**Problem statement:**
In one to three sentences, explain why the article on drought-tolerant vegetables says an established rhubarb crown needs only minimal watering.

12 drought-tolerant vegetables that will grow well in dry conditions

There is a surprisingly wide range of vegetables to discover that can cope without lots of water

Watering vegetable plants
(Image credit: Getty/rbkomar)

Watering is one of the most vital jobs you need to do when growing vegetables. All crops need water to survive and produce a harvest, however your life can be made a bit easier by selecting some of the most drought-tolerant vegetables.

If you live in a particularly hot and dry area, then it pays to consider drought tolerant planting ideas when thinking about your backyard. Luckily there are a range of vegetables that fit the bill and are tolerant to dry conditions. 

Some of these drought-tolerant vegetables are perennials, such as rhubarb and asparagus, while there is also a wide selection of annuals that can cope with the dryness once the plants are established. 

Corn growing in full sun

Corn is a crop suited to hot and dry conditions

(Image credit: Getty/Christophe Lehenaff)

12 drought-tolerant vegetables to grow

Just as there are drought-tolerant shrubs for beds and borders and drought-tolerant grass for lawns, there are drought-tolerant vegetables that you can take advantage of in your kitchen garden or vegetable garden. All will need water when young, but when they are established the crops can be more drought tolerant than you might expect.

It is always important to monitor crops and judge when to water plants. Just because they are drought tolerant, it does not mean they can survive without water completely. Many will produce a smaller yield without adequate water and a lack of moisture while developing their fruits can impair the eventual crop.

We take a look at 12 drought-tolerant crops to consider in your vegetable garden. The amount of water required for any of these crops will be different if you are growing them in a vegetable container garden as the plants will need more water in pots than when growing in the ground.

1. Rhubarb 

A rhubarb plant growing outside in garden soil

Rhubarb stores moisture in its large root system

(Image credit: Alamy)
  • Crop group: Perennial
  • Drought tolerance: High
  • Harvest time: Early summer 
  • Where to grow: Sun or partial shade 

When you are growing rhubarb, an established crown is very drought tolerant and it does not need a lot of water. When planting rhubarb, or transplanting rhubarb, it will need regular water to get the root developed and the crown established. However, in the years after that the crown will only need minimal watering and only during prolonged dry spells. It is the plant’s large and fibrous root system that helps it be able to go for longer periods of time without water. 

So you can relax in the knowledge you will have a good rhubarb harvest year-after-year with minimal effort. If you grow forced rhubarb, then you will need to water more regularly after forcing the crown to help replenish its strength.

Buy rhubarb crowns at Nature Hills.

**Recorded data:**
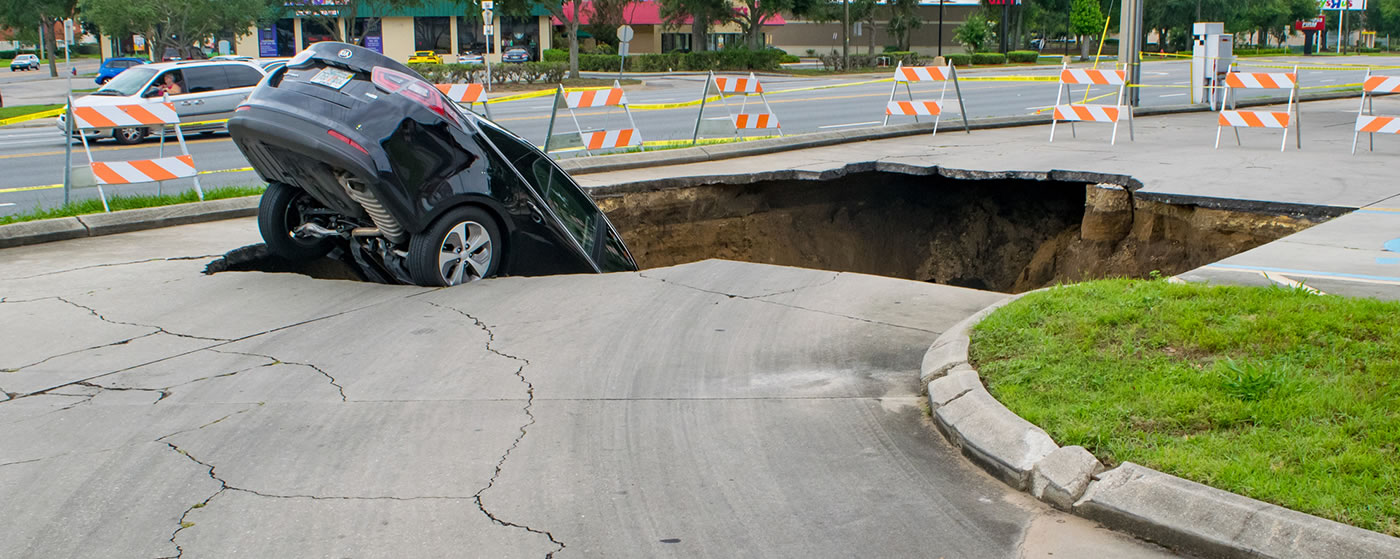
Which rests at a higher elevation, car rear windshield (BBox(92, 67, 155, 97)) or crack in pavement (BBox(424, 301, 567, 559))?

**Task response:**
Rhubarb has a large, fibrous root system that stores moisture, which lets the plant go for longer periods without water. Once regular watering has developed the root and established the crown, it needs water only during prolonged dry spells.